◆ Exercise ◆
Every line below from the one containing "United States, site archbold_FL-16." to the final line must be reproduced exactly, and no other line may appear in the answer.

[[ Records for the task, beginning ]]

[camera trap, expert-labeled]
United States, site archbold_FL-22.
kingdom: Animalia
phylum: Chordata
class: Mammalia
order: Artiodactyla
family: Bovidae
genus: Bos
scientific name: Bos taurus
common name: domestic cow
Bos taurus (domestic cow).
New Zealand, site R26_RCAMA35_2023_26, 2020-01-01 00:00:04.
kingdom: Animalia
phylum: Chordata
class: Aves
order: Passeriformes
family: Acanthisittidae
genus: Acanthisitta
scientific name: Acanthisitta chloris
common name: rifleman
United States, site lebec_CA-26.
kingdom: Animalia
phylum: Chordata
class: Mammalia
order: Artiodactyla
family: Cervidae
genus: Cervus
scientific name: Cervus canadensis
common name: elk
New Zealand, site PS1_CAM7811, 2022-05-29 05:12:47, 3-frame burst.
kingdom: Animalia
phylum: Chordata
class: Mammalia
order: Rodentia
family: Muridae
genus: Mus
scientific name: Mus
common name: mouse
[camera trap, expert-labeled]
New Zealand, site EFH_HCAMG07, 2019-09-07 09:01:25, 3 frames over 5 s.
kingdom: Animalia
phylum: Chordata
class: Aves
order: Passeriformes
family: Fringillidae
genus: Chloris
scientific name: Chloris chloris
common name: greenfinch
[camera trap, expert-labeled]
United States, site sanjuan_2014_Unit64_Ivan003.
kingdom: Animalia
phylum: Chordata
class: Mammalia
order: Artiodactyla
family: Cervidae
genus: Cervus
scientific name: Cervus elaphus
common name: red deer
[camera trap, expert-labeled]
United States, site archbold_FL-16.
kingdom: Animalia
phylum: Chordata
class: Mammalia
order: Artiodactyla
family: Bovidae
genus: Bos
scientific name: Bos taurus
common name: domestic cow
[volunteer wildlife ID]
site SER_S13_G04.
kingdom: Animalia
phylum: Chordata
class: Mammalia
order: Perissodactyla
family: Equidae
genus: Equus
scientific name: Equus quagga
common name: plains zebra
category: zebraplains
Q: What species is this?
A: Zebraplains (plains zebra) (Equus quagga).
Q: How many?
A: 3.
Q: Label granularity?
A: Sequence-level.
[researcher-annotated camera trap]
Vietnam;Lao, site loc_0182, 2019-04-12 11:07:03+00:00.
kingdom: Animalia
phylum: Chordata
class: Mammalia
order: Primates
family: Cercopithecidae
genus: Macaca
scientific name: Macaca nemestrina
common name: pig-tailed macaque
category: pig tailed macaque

[[ Records for the task, end ]]

◆ Solution to this exercise ◆
United States, site archbold_FL-16.
kingdom: Animalia
phylum: Chordata
class: Mammalia
order: Artiodactyla
family: Bovidae
genus: Bos
scientific name: Bos taurus
common name: domestic cow
[volunteer wildlife ID]
site SER_S13_G04.
kingdom: Animalia
phylum: Chordata
class: Mammalia
order: Perissodactyla
family: Equidae
genus: Equus
scientific name: Equus quagga
common name: plains zebra
category: zebraplains
Q: What species is this?
A: Zebraplains (plains zebra) (Equus quagga).
Q: How many?
A: 3.
Q: Label granularity?
A: Sequence-level.
[researcher-annotated camera trap]
Vietnam;Lao, site loc_0182, 2019-04-12 11:07:03+00:00.
kingdom: Animalia
phylum: Chordata
class: Mammalia
order: Primates
family: Cercopithecidae
genus: Macaca
scientific name: Macaca nemestrina
common name: pig-tailed macaque
category: pig tailed macaque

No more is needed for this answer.